The new rule is a major plank in President Obama’s consumer protection agenda, which was initially spurred by the creation of the Consumer Financial Protection Bureau. Obama called for the Department of Labor to issue the fiduciary rule just over a year ago, saying, “If your business model rests on taking advantage, bilking hardworking Americans out of their retirement money, then you shouldn’t be in business.”
But like many of Obama’s initiatives that rely on his executive power, the rule has faced fierce opposition from Republicans in Congress and the financial services lobby.
Retirement advising companies complained that compliance with the rule would cost the financial services industry lots of money and ultimately limit access to advising services among workers with smaller retirement portfolios.

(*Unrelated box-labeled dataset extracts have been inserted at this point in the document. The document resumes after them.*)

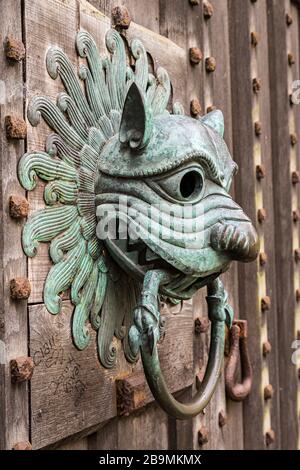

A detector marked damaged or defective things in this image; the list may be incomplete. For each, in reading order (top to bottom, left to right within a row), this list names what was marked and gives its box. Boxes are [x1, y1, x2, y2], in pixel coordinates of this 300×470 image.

rusty nail [111, 5, 131, 29]
rusty nail [4, 35, 25, 61]
rusty nail [4, 115, 26, 140]
rusty nail [9, 195, 28, 218]
corroded metal [18, 28, 258, 418]
rusty nail [9, 278, 31, 300]
rusty nail [10, 358, 34, 384]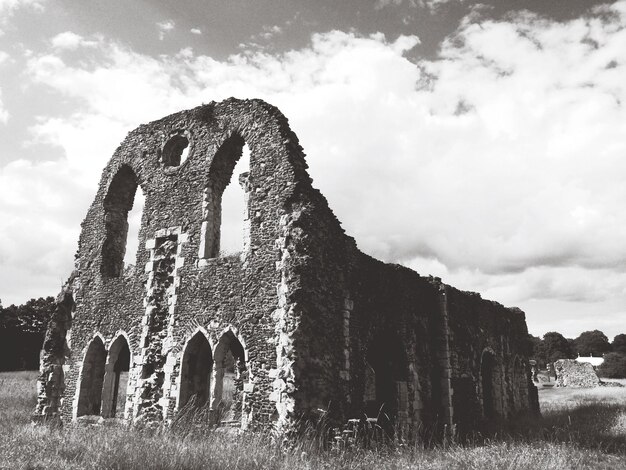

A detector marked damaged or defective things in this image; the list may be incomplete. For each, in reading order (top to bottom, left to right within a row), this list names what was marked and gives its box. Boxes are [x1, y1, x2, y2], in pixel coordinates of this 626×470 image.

broken parapet [552, 360, 596, 390]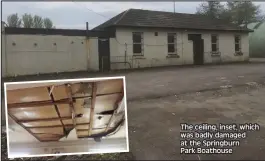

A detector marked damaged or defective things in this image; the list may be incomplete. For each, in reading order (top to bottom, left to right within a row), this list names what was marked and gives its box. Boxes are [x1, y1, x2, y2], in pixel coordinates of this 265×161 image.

damaged ceiling [6, 79, 124, 142]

But Secretary Perez said that the Labor Department implemented several changes to initial language that addressed industry concerns, including a last-minute change that stretches out the implementation period.

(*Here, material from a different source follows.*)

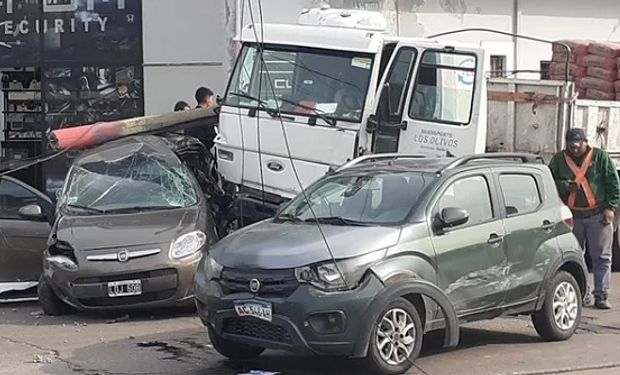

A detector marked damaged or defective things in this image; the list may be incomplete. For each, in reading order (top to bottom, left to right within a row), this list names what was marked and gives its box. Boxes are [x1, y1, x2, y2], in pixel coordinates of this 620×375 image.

Critics have also implied that the rule addresses a problem that doesn’t exist, pushing the administration to provide examples of those who have been hurt by bad retirement advice. Admittedly, the Department of Labor has struggled to do so, highlighting just a couple of individual anecdotes in a Politico story. Retirement experts say that it’s hard for consumers to know when they’re being cheated, especially since a lot of unscrupulous behavior in the industry isn’t technically illegal.
Democrats are calling it a landmark achievement for the administration, and have pledged to fight tooth-and-nail against Republican pledges to overturn the rule in Congress.
“Sometimes government works for the people, and today is one of those days,” Massachusetts Senator Elizabeth Warren proclaimed at the event.
For years, wealthy industry players financed an army of lobbyists and lawyers to try to stop this rule in its tracks, Warren said. “And honestly, some of them will continue to keep fighting. They have 17 billion reasons to keep fighting.”